To address the weak knowledge transfer capability of prompt tuning in multi-task few-shot learning, this paper proposes a modular prompt composition framework. It decouples task-specific prompts into cross-task shareable source prompts and task-exclusive prompts, enabling flexible multi-source fusion via weighted combination, gating mechanisms, and attention. This disentangled design is the first to systematically support efficient parameter reuse and collaborative fine-tuning of prompts. Evaluated on GLUE under few-shot settings, it achieves substantial gains in accuracy and robustness, surpassing existing prompt tuning methods with minimal labeled data and attaining state-of-the-art performance. The core contribution lies in uncovering and modeling the hierarchical transferable structure inherent in prompts, thereby establishing a novel paradigm for parameter-efficient multi-task learning.

In recent years, multi-task prompt tuning has garnered considerable attention for its inherent modularity and potential to enhance parameter-efficient transfer learning across diverse tasks. This paper aims to analyze and improve the performance of multiple tasks by facilitating the transfer of knowledge between their corresponding prompts in a multi-task setting. Our proposed approach decomposes the prompt for each target task into a combination of shared prompts (source prompts) and a task-specific prompt (private prompt).
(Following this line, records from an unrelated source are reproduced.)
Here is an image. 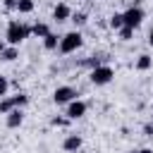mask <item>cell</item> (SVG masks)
I'll return each instance as SVG.
<instances>
[{
    "instance_id": "8fae6325",
    "label": "cell",
    "mask_w": 153,
    "mask_h": 153,
    "mask_svg": "<svg viewBox=\"0 0 153 153\" xmlns=\"http://www.w3.org/2000/svg\"><path fill=\"white\" fill-rule=\"evenodd\" d=\"M19 57V48L17 45H7L2 53H0V60H5V62H14Z\"/></svg>"
},
{
    "instance_id": "d4e9b609",
    "label": "cell",
    "mask_w": 153,
    "mask_h": 153,
    "mask_svg": "<svg viewBox=\"0 0 153 153\" xmlns=\"http://www.w3.org/2000/svg\"><path fill=\"white\" fill-rule=\"evenodd\" d=\"M148 45L153 48V26H151V31H148Z\"/></svg>"
},
{
    "instance_id": "9a60e30c",
    "label": "cell",
    "mask_w": 153,
    "mask_h": 153,
    "mask_svg": "<svg viewBox=\"0 0 153 153\" xmlns=\"http://www.w3.org/2000/svg\"><path fill=\"white\" fill-rule=\"evenodd\" d=\"M108 26H110V29H122V26H124V17H122V12H115V14L110 17Z\"/></svg>"
},
{
    "instance_id": "ffe728a7",
    "label": "cell",
    "mask_w": 153,
    "mask_h": 153,
    "mask_svg": "<svg viewBox=\"0 0 153 153\" xmlns=\"http://www.w3.org/2000/svg\"><path fill=\"white\" fill-rule=\"evenodd\" d=\"M117 31H120V38H122V41H129V38L134 36V29H131V26H122V29H117Z\"/></svg>"
},
{
    "instance_id": "3957f363",
    "label": "cell",
    "mask_w": 153,
    "mask_h": 153,
    "mask_svg": "<svg viewBox=\"0 0 153 153\" xmlns=\"http://www.w3.org/2000/svg\"><path fill=\"white\" fill-rule=\"evenodd\" d=\"M88 79H91L93 86H105V84H110V81L115 79V69H112L110 65H98V67L91 69Z\"/></svg>"
},
{
    "instance_id": "7402d4cb",
    "label": "cell",
    "mask_w": 153,
    "mask_h": 153,
    "mask_svg": "<svg viewBox=\"0 0 153 153\" xmlns=\"http://www.w3.org/2000/svg\"><path fill=\"white\" fill-rule=\"evenodd\" d=\"M7 88H10V81H7L5 76H0V98L7 96Z\"/></svg>"
},
{
    "instance_id": "e0dca14e",
    "label": "cell",
    "mask_w": 153,
    "mask_h": 153,
    "mask_svg": "<svg viewBox=\"0 0 153 153\" xmlns=\"http://www.w3.org/2000/svg\"><path fill=\"white\" fill-rule=\"evenodd\" d=\"M69 19H72V22H74V26L79 29V26H84V24L88 22V14H86V12H74Z\"/></svg>"
},
{
    "instance_id": "cb8c5ba5",
    "label": "cell",
    "mask_w": 153,
    "mask_h": 153,
    "mask_svg": "<svg viewBox=\"0 0 153 153\" xmlns=\"http://www.w3.org/2000/svg\"><path fill=\"white\" fill-rule=\"evenodd\" d=\"M143 134L146 136H153V122H146L143 124Z\"/></svg>"
},
{
    "instance_id": "ba28073f",
    "label": "cell",
    "mask_w": 153,
    "mask_h": 153,
    "mask_svg": "<svg viewBox=\"0 0 153 153\" xmlns=\"http://www.w3.org/2000/svg\"><path fill=\"white\" fill-rule=\"evenodd\" d=\"M22 122H24V112H22V108H14V110H10V112L5 115V124H7L10 129L22 127Z\"/></svg>"
},
{
    "instance_id": "30bf717a",
    "label": "cell",
    "mask_w": 153,
    "mask_h": 153,
    "mask_svg": "<svg viewBox=\"0 0 153 153\" xmlns=\"http://www.w3.org/2000/svg\"><path fill=\"white\" fill-rule=\"evenodd\" d=\"M139 72H148L151 67H153V57L148 55V53H141L139 57H136V65H134Z\"/></svg>"
},
{
    "instance_id": "5b68a950",
    "label": "cell",
    "mask_w": 153,
    "mask_h": 153,
    "mask_svg": "<svg viewBox=\"0 0 153 153\" xmlns=\"http://www.w3.org/2000/svg\"><path fill=\"white\" fill-rule=\"evenodd\" d=\"M76 98V91L72 88V86H57L55 91H53V100H55V105H67L69 100H74Z\"/></svg>"
},
{
    "instance_id": "44dd1931",
    "label": "cell",
    "mask_w": 153,
    "mask_h": 153,
    "mask_svg": "<svg viewBox=\"0 0 153 153\" xmlns=\"http://www.w3.org/2000/svg\"><path fill=\"white\" fill-rule=\"evenodd\" d=\"M69 122H72V120H69V117H60V115H57V117H53V120H50V124H53V127H67V124H69Z\"/></svg>"
},
{
    "instance_id": "52a82bcc",
    "label": "cell",
    "mask_w": 153,
    "mask_h": 153,
    "mask_svg": "<svg viewBox=\"0 0 153 153\" xmlns=\"http://www.w3.org/2000/svg\"><path fill=\"white\" fill-rule=\"evenodd\" d=\"M81 146H84V139H81L79 134H67L65 141H62V148H65L67 153H76Z\"/></svg>"
},
{
    "instance_id": "6da1fadb",
    "label": "cell",
    "mask_w": 153,
    "mask_h": 153,
    "mask_svg": "<svg viewBox=\"0 0 153 153\" xmlns=\"http://www.w3.org/2000/svg\"><path fill=\"white\" fill-rule=\"evenodd\" d=\"M31 36V26L22 24V22H10L7 24V33H5V41L7 45H19L22 41H26Z\"/></svg>"
},
{
    "instance_id": "4316f807",
    "label": "cell",
    "mask_w": 153,
    "mask_h": 153,
    "mask_svg": "<svg viewBox=\"0 0 153 153\" xmlns=\"http://www.w3.org/2000/svg\"><path fill=\"white\" fill-rule=\"evenodd\" d=\"M5 48H7V41H0V53H2Z\"/></svg>"
},
{
    "instance_id": "5bb4252c",
    "label": "cell",
    "mask_w": 153,
    "mask_h": 153,
    "mask_svg": "<svg viewBox=\"0 0 153 153\" xmlns=\"http://www.w3.org/2000/svg\"><path fill=\"white\" fill-rule=\"evenodd\" d=\"M33 7H36L33 0H19V2H17V12H19V14H31Z\"/></svg>"
},
{
    "instance_id": "603a6c76",
    "label": "cell",
    "mask_w": 153,
    "mask_h": 153,
    "mask_svg": "<svg viewBox=\"0 0 153 153\" xmlns=\"http://www.w3.org/2000/svg\"><path fill=\"white\" fill-rule=\"evenodd\" d=\"M17 2H19V0H2L5 10H17Z\"/></svg>"
},
{
    "instance_id": "7c38bea8",
    "label": "cell",
    "mask_w": 153,
    "mask_h": 153,
    "mask_svg": "<svg viewBox=\"0 0 153 153\" xmlns=\"http://www.w3.org/2000/svg\"><path fill=\"white\" fill-rule=\"evenodd\" d=\"M57 45H60V36L50 31V33L43 38V48H45V50H57Z\"/></svg>"
},
{
    "instance_id": "d6986e66",
    "label": "cell",
    "mask_w": 153,
    "mask_h": 153,
    "mask_svg": "<svg viewBox=\"0 0 153 153\" xmlns=\"http://www.w3.org/2000/svg\"><path fill=\"white\" fill-rule=\"evenodd\" d=\"M84 65L93 69V67H98V65H105V57H103V55H93V57H91V60H86Z\"/></svg>"
},
{
    "instance_id": "8992f818",
    "label": "cell",
    "mask_w": 153,
    "mask_h": 153,
    "mask_svg": "<svg viewBox=\"0 0 153 153\" xmlns=\"http://www.w3.org/2000/svg\"><path fill=\"white\" fill-rule=\"evenodd\" d=\"M69 120H79V117H84L86 115V103L84 100H79V98H74V100H69L67 103V112H65Z\"/></svg>"
},
{
    "instance_id": "2e32d148",
    "label": "cell",
    "mask_w": 153,
    "mask_h": 153,
    "mask_svg": "<svg viewBox=\"0 0 153 153\" xmlns=\"http://www.w3.org/2000/svg\"><path fill=\"white\" fill-rule=\"evenodd\" d=\"M10 110H14V103H12V96H5V98H0V115H7Z\"/></svg>"
},
{
    "instance_id": "4fadbf2b",
    "label": "cell",
    "mask_w": 153,
    "mask_h": 153,
    "mask_svg": "<svg viewBox=\"0 0 153 153\" xmlns=\"http://www.w3.org/2000/svg\"><path fill=\"white\" fill-rule=\"evenodd\" d=\"M31 33H33V36H38V38H45V36L50 33V26H48V24H43V22H36V24L31 26Z\"/></svg>"
},
{
    "instance_id": "9c48e42d",
    "label": "cell",
    "mask_w": 153,
    "mask_h": 153,
    "mask_svg": "<svg viewBox=\"0 0 153 153\" xmlns=\"http://www.w3.org/2000/svg\"><path fill=\"white\" fill-rule=\"evenodd\" d=\"M72 17V7L67 5V2H57L55 7H53V19L55 22H67Z\"/></svg>"
},
{
    "instance_id": "484cf974",
    "label": "cell",
    "mask_w": 153,
    "mask_h": 153,
    "mask_svg": "<svg viewBox=\"0 0 153 153\" xmlns=\"http://www.w3.org/2000/svg\"><path fill=\"white\" fill-rule=\"evenodd\" d=\"M136 153H153V148H139Z\"/></svg>"
},
{
    "instance_id": "7a4b0ae2",
    "label": "cell",
    "mask_w": 153,
    "mask_h": 153,
    "mask_svg": "<svg viewBox=\"0 0 153 153\" xmlns=\"http://www.w3.org/2000/svg\"><path fill=\"white\" fill-rule=\"evenodd\" d=\"M81 45H84V36H81L79 29H74V31H67L65 36H60L57 50H60L62 55H69V53H76Z\"/></svg>"
},
{
    "instance_id": "277c9868",
    "label": "cell",
    "mask_w": 153,
    "mask_h": 153,
    "mask_svg": "<svg viewBox=\"0 0 153 153\" xmlns=\"http://www.w3.org/2000/svg\"><path fill=\"white\" fill-rule=\"evenodd\" d=\"M122 17H124V26L139 29V26H141V22H143V10H141L139 5H131L127 12H122Z\"/></svg>"
},
{
    "instance_id": "ac0fdd59",
    "label": "cell",
    "mask_w": 153,
    "mask_h": 153,
    "mask_svg": "<svg viewBox=\"0 0 153 153\" xmlns=\"http://www.w3.org/2000/svg\"><path fill=\"white\" fill-rule=\"evenodd\" d=\"M12 103H14V108H24L29 103V96L26 93H17V96H12Z\"/></svg>"
}]
</instances>
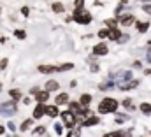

During training, the source prompts undergo fine-tuning and are integrated with the private prompt to drive the target prompt for each task. We present and compare multiple methods for combining source prompts to construct the target prompt, analyzing the roles of both source and private prompts within each method. We investigate their contributions to task performance and offer flexible, adjustable configurations based on these insights to optimize performance. Our empirical findings clearly showcase improvements in accuracy and robustness compared to the conventional practice of prompt tuning and related works. Notably, our results substantially outperform other methods in the field in few-shot settings, demonstrating superior performance in various tasks across GLUE benchmark, among other tasks. This achievement is attained with a significantly reduced amount of training data, making our method a promising one for few-shot settings.